IHU On-Line - A partir da crise financeira, como podemos pensar em novas dimensões no mundo trabalho e na instituição do comum? A partir do sobressalto da economia do conhecimento, que novas políticas públicas e tecnológicas devem ser pensadas?

Rodrigo Guéron - A questão das políticas públicas é decisiva. Eu disse noutro dia que o governo brasileiro deveria se lembrar da crise política de 2005/2006 para enfrentar a conjuntura atual. Se o governo Lula cair na armadilha dualista de “o liberalismo perdeu agora devem voltar os desenvolvimentistas” - como uma parte da intelectualidade ligada ao aparelho petista quer fazer -, ele corre o risco de perder as eleições e, portanto, de frear os avanços sociais que têm sido conquistados. Há uma parte da intelectualidade (um conceito um tanto desgastado e capturado hoje), mesmo a que se diz de esquerda ou petista, que se sente ameaçada por algumas políticas do governo Lula. Primeiro porque não foram pensadas por ela, segundo porque libera novas possibilidades de produção cognitiva, artística etc., que faz por si só com que perca força esta oligarquia de poucos que domina a nossa academia e o nosso “meio cultural”. É lógico que é uma conquista colocar políticas de urbanização de favelas e de reajuste do salário mínimo no Programa de Aceleração do Crescimento (PAC). Mas existe nas novas formas de organização econômica, e mobilização produtiva - que devem ser aprofundadas -, uma alternativa fundamental à crise, ou seja, poder enfrentar a crise avançando na perspectiva de uma transformação social e política.

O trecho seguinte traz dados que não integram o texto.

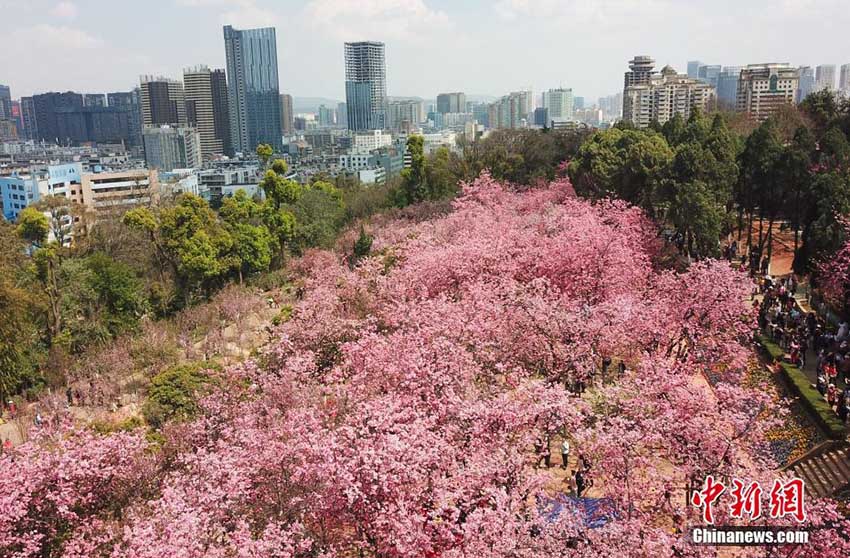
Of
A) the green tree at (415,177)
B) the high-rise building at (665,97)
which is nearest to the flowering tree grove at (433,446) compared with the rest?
the green tree at (415,177)

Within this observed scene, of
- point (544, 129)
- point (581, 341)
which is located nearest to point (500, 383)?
point (581, 341)

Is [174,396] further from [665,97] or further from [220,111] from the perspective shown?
[220,111]

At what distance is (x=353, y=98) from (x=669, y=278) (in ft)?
605

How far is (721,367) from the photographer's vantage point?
560 inches

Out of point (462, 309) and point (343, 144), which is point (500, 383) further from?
point (343, 144)

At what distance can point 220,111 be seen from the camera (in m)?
153

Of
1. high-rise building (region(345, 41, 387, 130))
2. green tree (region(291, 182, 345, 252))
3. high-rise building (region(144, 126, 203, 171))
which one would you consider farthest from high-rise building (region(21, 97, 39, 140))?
green tree (region(291, 182, 345, 252))

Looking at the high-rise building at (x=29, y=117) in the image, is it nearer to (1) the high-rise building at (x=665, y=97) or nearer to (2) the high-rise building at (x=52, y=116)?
(2) the high-rise building at (x=52, y=116)

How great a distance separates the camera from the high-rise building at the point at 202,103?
495ft

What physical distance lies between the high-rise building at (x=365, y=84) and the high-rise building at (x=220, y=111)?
146 ft

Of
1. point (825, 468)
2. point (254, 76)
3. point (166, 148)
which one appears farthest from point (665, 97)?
point (254, 76)

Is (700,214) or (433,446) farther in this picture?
(700,214)

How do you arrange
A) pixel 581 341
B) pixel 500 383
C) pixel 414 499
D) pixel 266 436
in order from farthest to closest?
pixel 581 341, pixel 500 383, pixel 266 436, pixel 414 499

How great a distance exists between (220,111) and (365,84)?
164ft
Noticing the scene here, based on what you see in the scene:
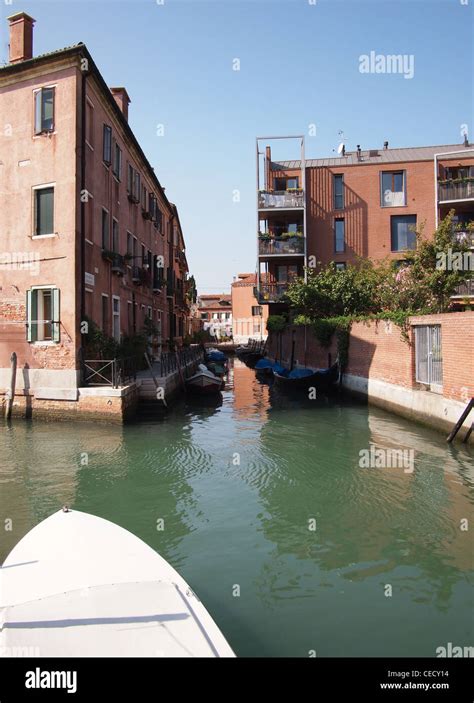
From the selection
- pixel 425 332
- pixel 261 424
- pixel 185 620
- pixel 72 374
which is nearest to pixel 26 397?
pixel 72 374

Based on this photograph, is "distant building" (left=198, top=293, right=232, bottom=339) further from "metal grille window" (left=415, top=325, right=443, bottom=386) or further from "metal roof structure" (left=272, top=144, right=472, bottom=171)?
"metal grille window" (left=415, top=325, right=443, bottom=386)

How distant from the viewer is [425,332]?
12.2 m

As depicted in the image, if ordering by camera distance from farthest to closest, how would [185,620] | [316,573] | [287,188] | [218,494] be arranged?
[287,188] < [218,494] < [316,573] < [185,620]

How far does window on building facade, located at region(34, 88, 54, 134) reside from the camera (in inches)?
523

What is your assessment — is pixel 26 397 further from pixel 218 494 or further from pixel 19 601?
pixel 19 601

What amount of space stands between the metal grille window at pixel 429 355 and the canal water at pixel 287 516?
1.25 meters

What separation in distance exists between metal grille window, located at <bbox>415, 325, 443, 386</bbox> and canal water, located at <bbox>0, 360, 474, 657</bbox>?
125 centimetres

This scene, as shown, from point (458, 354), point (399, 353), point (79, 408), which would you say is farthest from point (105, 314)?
point (458, 354)

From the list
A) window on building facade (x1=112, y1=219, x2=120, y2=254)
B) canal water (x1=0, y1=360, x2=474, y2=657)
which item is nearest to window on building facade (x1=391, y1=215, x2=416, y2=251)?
window on building facade (x1=112, y1=219, x2=120, y2=254)

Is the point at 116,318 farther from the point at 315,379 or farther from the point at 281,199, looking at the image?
the point at 281,199

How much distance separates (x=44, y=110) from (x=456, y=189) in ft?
67.0

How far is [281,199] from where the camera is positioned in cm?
2539

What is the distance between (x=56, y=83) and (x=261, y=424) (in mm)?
10502

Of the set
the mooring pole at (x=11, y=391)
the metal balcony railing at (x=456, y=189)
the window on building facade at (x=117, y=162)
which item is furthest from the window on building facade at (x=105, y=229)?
the metal balcony railing at (x=456, y=189)
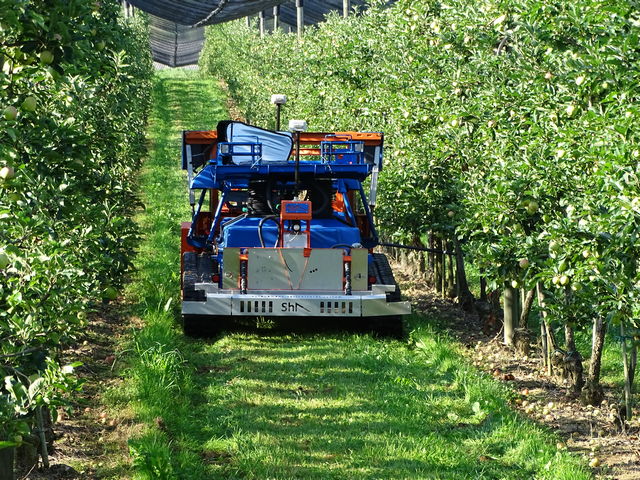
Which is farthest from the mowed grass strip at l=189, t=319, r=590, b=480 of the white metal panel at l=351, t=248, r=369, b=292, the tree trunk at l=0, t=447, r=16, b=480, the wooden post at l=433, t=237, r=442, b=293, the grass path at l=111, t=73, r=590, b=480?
the wooden post at l=433, t=237, r=442, b=293

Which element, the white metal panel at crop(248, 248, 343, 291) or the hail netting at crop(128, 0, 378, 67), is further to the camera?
the hail netting at crop(128, 0, 378, 67)

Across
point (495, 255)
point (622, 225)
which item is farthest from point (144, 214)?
point (622, 225)

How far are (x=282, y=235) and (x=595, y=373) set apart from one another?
4.07 m

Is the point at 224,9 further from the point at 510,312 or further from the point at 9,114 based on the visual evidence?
the point at 9,114

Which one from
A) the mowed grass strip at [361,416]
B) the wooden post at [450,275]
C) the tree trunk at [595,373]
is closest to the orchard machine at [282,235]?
the mowed grass strip at [361,416]

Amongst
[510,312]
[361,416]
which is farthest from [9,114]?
[510,312]

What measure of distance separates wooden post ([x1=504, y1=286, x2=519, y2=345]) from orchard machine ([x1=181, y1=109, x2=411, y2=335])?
1336 millimetres

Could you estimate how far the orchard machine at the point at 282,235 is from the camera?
440 inches

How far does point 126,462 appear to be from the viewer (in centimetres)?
734

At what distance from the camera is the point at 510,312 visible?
1183 centimetres

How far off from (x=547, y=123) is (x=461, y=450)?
2.98 meters

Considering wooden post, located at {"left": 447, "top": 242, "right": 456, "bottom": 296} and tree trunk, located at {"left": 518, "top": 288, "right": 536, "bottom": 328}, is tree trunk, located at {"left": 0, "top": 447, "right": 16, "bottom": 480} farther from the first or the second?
wooden post, located at {"left": 447, "top": 242, "right": 456, "bottom": 296}

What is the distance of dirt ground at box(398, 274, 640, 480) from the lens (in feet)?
26.3

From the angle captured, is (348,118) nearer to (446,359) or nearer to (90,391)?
(446,359)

Na minha opinião, a diferença da política econômica do governo Lula está na política social que, na prática, foi uma política econômica. Sinto falta, por exemplo, de um programa de democratização da internet nas favelas e periferias, embora as políticas sociais do governo tenham ajudado as pessoas a comprarem computadores. Não foi à toa que a Marta Suplicy propôs uma política destas em São Paulo e o candidato conservador se colocou frontalmente contra. O PT e a esquerda não entenderam que esta era uma disputa importante e que ela escancarava o caráter conservador, a linhagem histórica da direita oligárquica brasileira de barrar a democratização do conhecimento, do outro candidato.

Em todo caso, como disse o Professor Henrique Antoun,  as pessoas não se comportarão nesta crise como em 29, ficando apenas na fila do desemprego ou da cesta básica. Há mil e uma alternativas produtivas, inclusive de monetarização, na economia informal; as pessoas vão atrás. O problema é que mais tarde as grandes corporações capitalistas, via Estado, e tendo sido socorridas por verbas públicas, irão querer criminalizar os que agenciaram novas formas produtivas mais ou menos “por fora”. Mas, enfim, aí já vai existir uma dimensão da economia e da vida que não poderá mais voltar atrás.